(Image-text web data)
==================================================

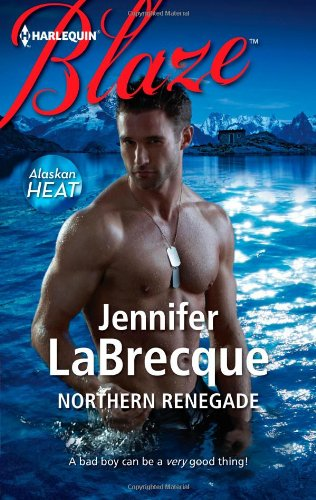 Northern Renegade (Harlequin Blaze), Buch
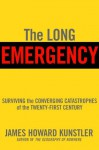 The Long Emergency: Surviving the Converging Catastrophes of the Twenty-First Century - James Howard Kunstler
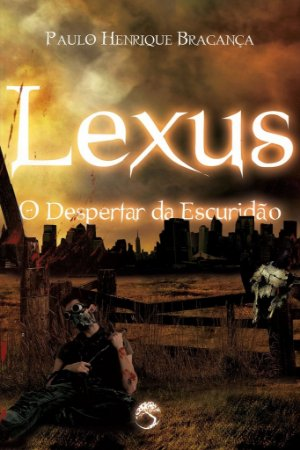 Lexus - O Despertar da Escuridão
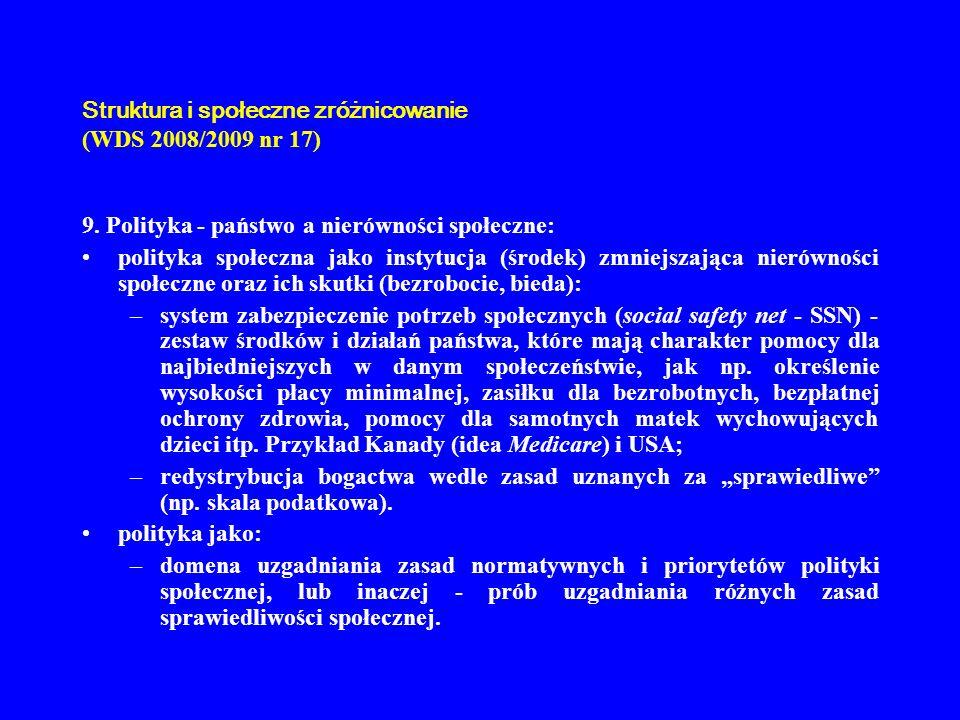 Struktura i społeczne zróżnicowanie (WDS 2008/2009 nr 17) 10.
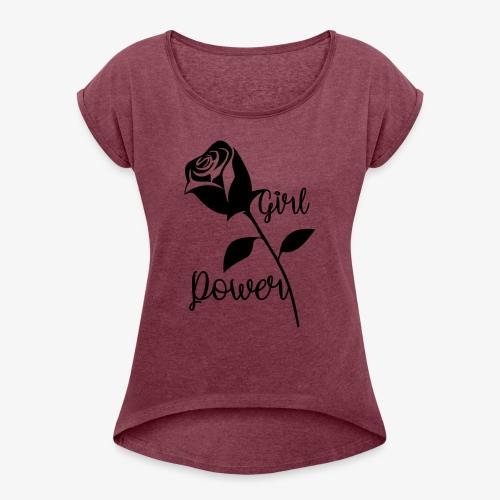 GirlPower - Frauen T-Shirt mit gerollten Ärmeln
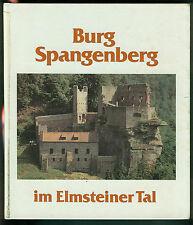 Burg Spangenberg im Elmsteiner Tal Gerhard Berzel 1987 Fotos Geschichte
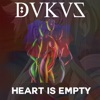 Heart Is Empty - Single, Dukus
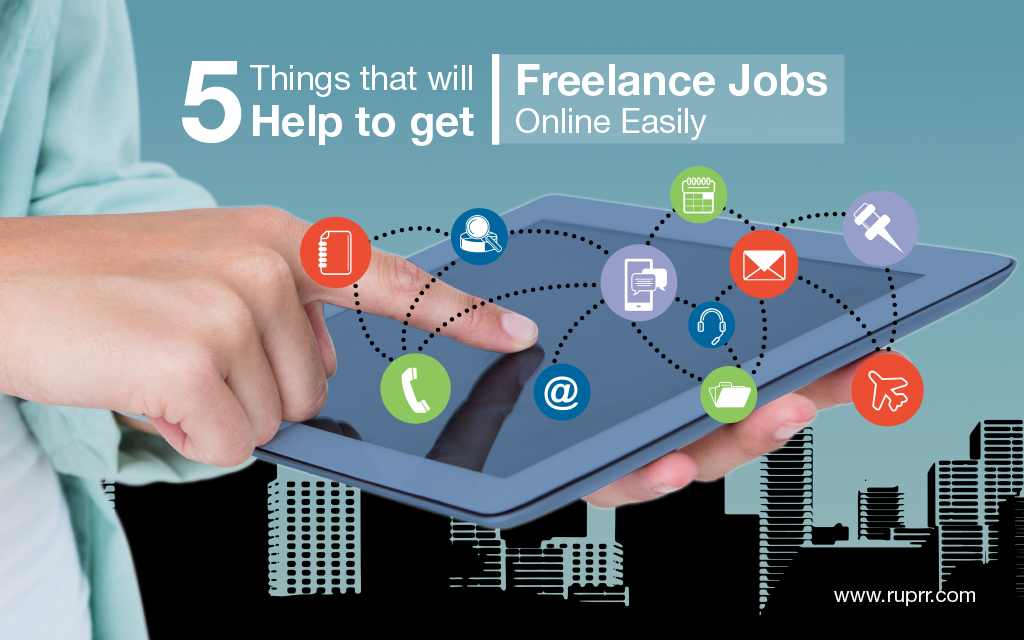 5 Things That Will Help To Get Freelance Jobs Online Easily Freelancing Jobs Functional Testing Website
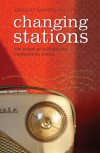 Changing Stations: The Story of Australian Commercial Radio - Bridget Griffen-Foley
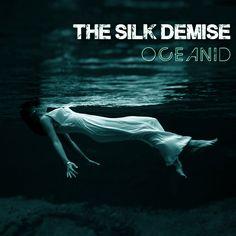 "2013 The Silk Demise - Oceanid [The Silk Demise (digital music)] original version: Toni Frissell ""Weeki Wachee Springs, Florida (1947)"" #albumcover"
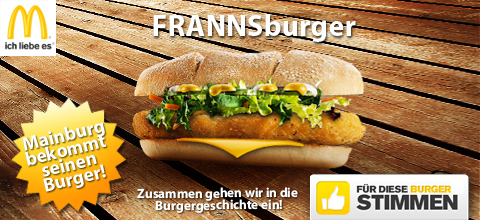 Mein Burger, McDonalds, FRANNS, Mainburg, Frannsburger, Mainburger
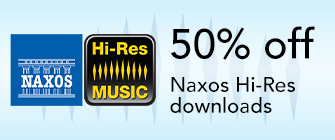 Naxos - 50% off Hi-Res downloads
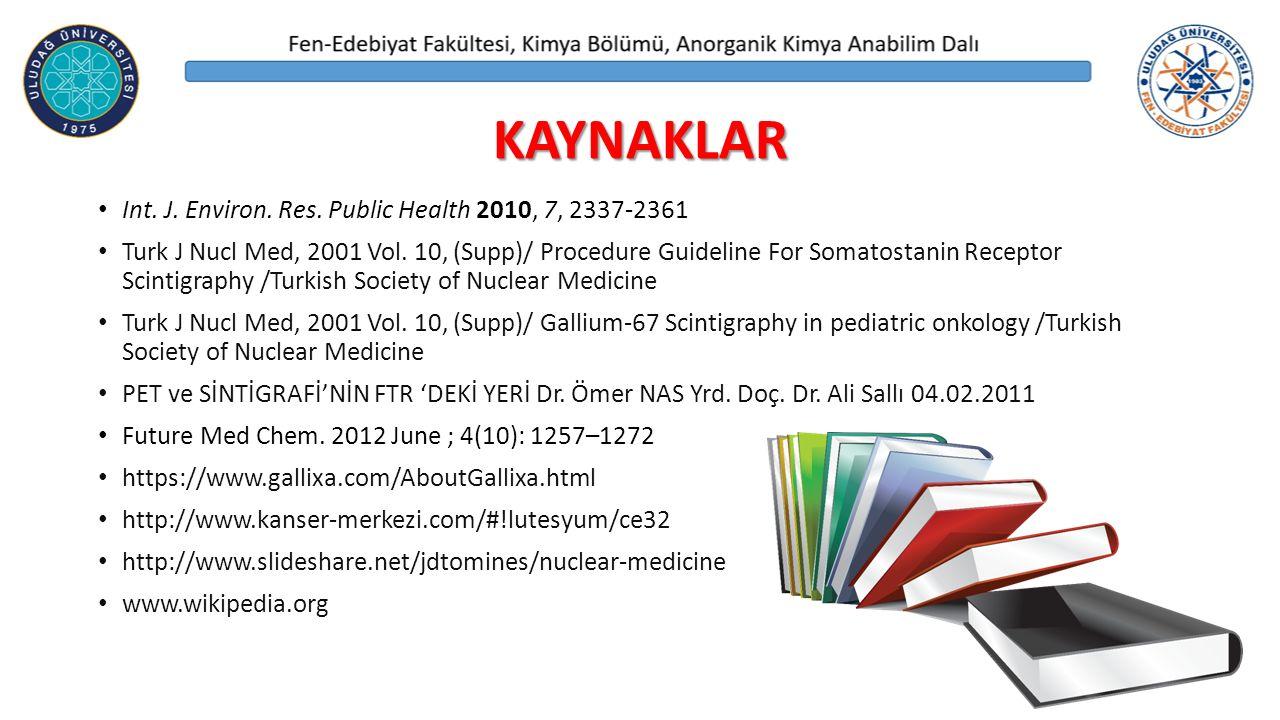 KAYNAKLAR Int.J. Environ. Res. Public Health 2010, 7, 2337-2361 Turk J Nucl Med, 2001 Vol.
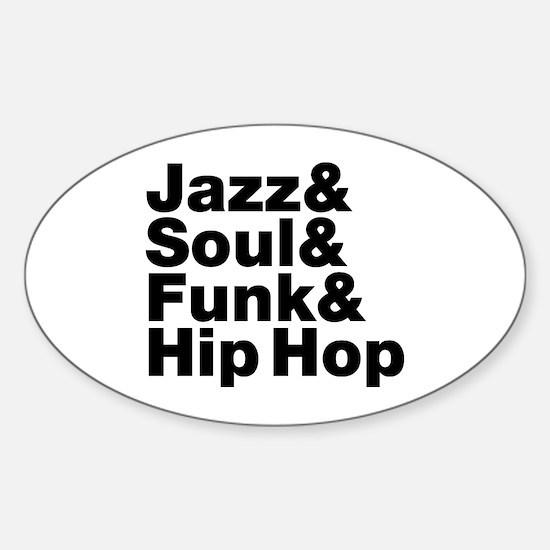 Jazz & Soul & Funk & Hip Hop Decal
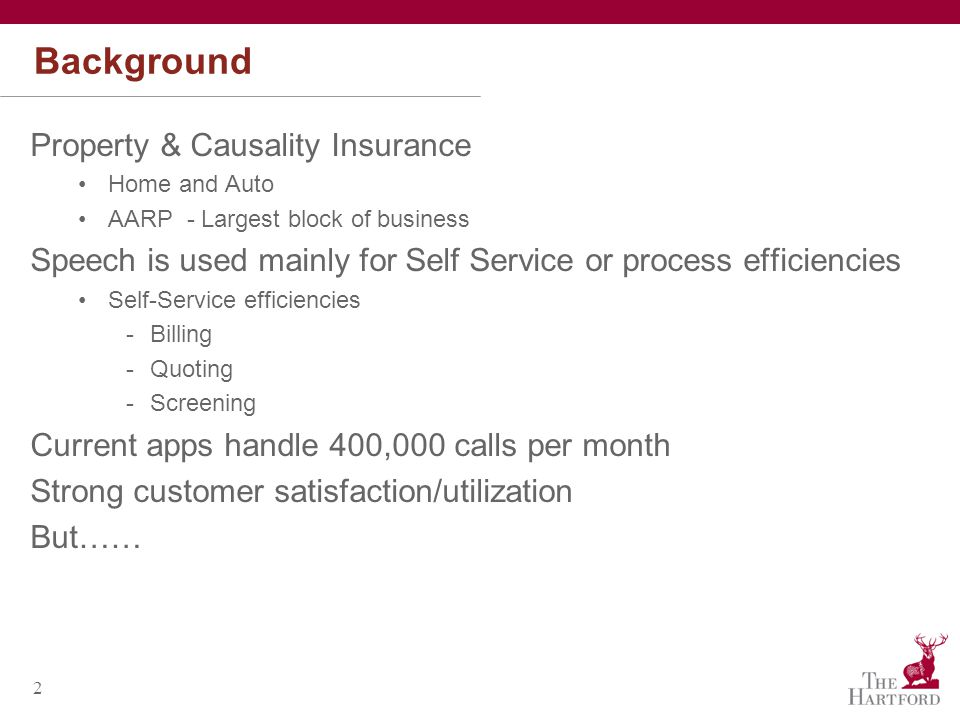 2 Background Property & Causality Insurance Home and Auto AARP - Largest block of business Speech is used mainly for Self Service or process efficiencies Self-Service efficiencies -Billing -Quoting -Screening Current apps handle 400,000 calls per month Strong customer satisfaction/utilization But……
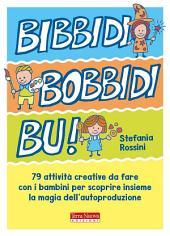 Bibbidi Bobbidi Bu!: 79 attività per piccoli maghi del fai da te
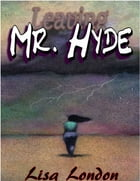 Leaving Mr Hyde by Lisa London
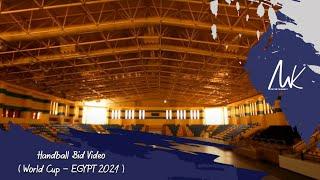 Handball Bid Video ( World Cup - EGYPT 2021 )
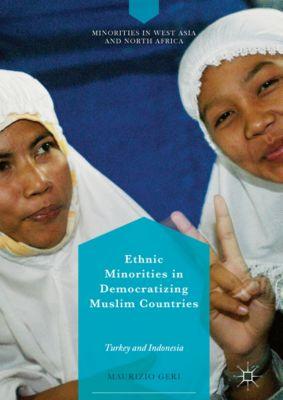 Minorities in West Asia and North Africa: Ethnic Minorities in Democratizing Muslim Countries, Maurizio Geri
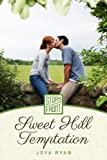 Sweet Hill Temptation (A Short Story)
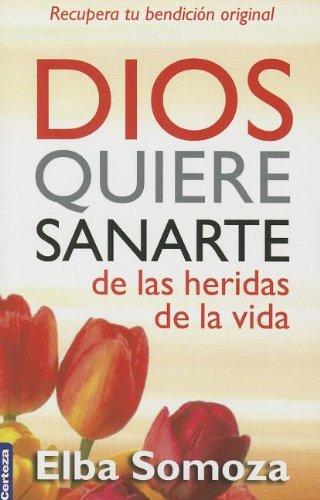 9789506831318: Dios quiere sanarte de las heridas de la vida (Spanish Edition)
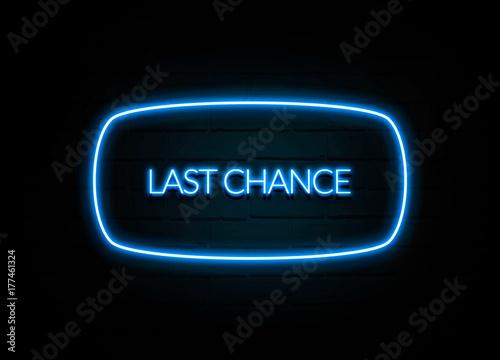 Last Chance  - colorful Neon Sign on brickwall Lerretsbilde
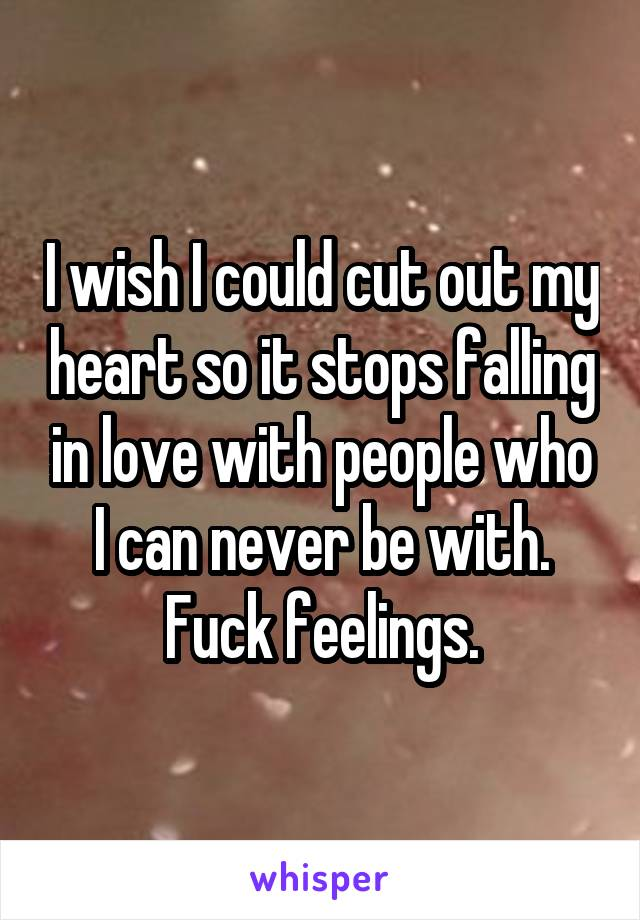 I wish I could cut out my heart so it stops falling in love with people who I can never be with. Fuck feelings.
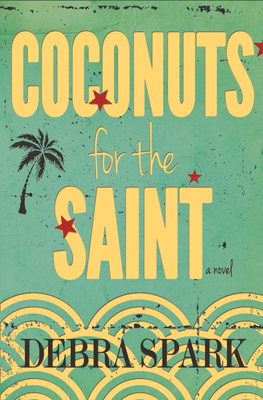 Cover for Coconuts for the Saint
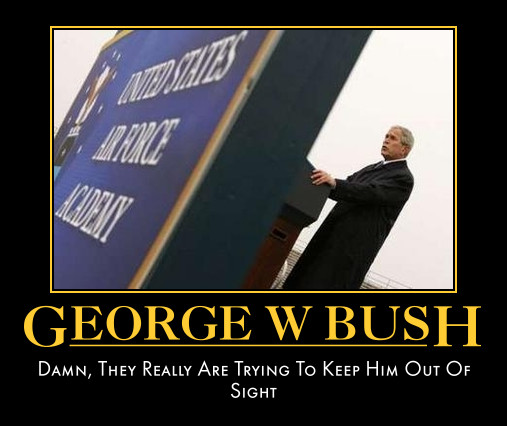 funny George W Bush demotivational posters poster political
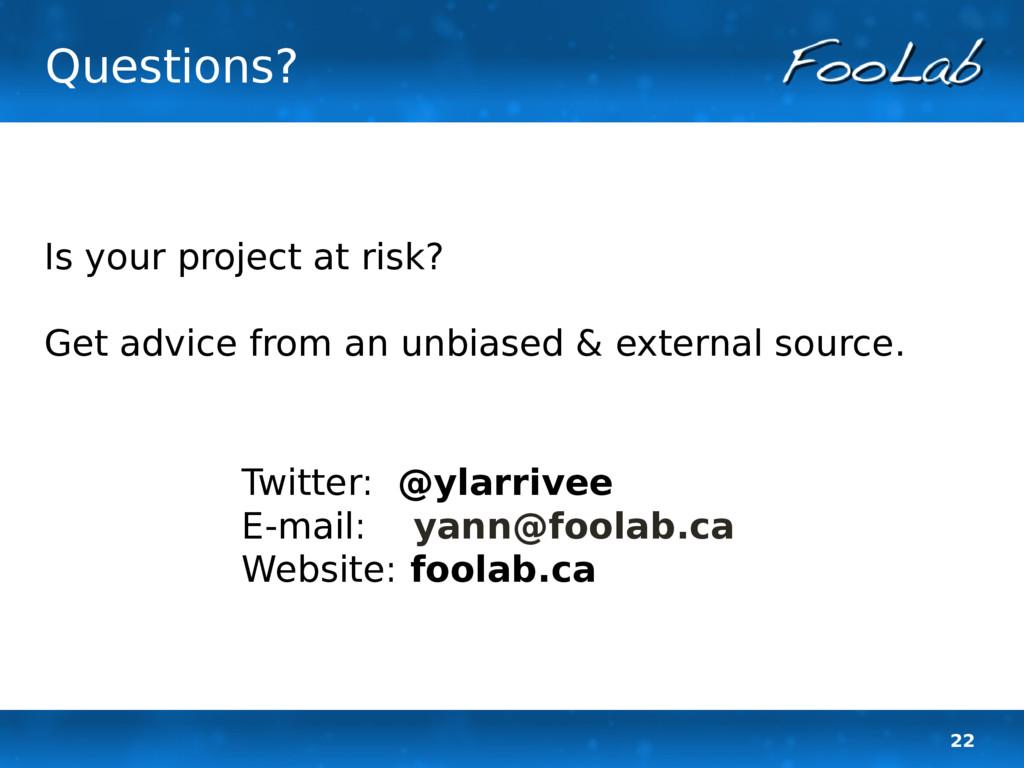 22 Questions? Twitter: @ylarrivee E-mail: yann@...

==================================================

» **Required work**:
Look for the line that contains "funny George W", then please copy it and the rest of the lines through the end of the data, pictures excluded.

» **Task output**:
 funny George W Bush demotivational posters poster political
 22 Questions? Twitter: @ylarrivee E-mail: yann@...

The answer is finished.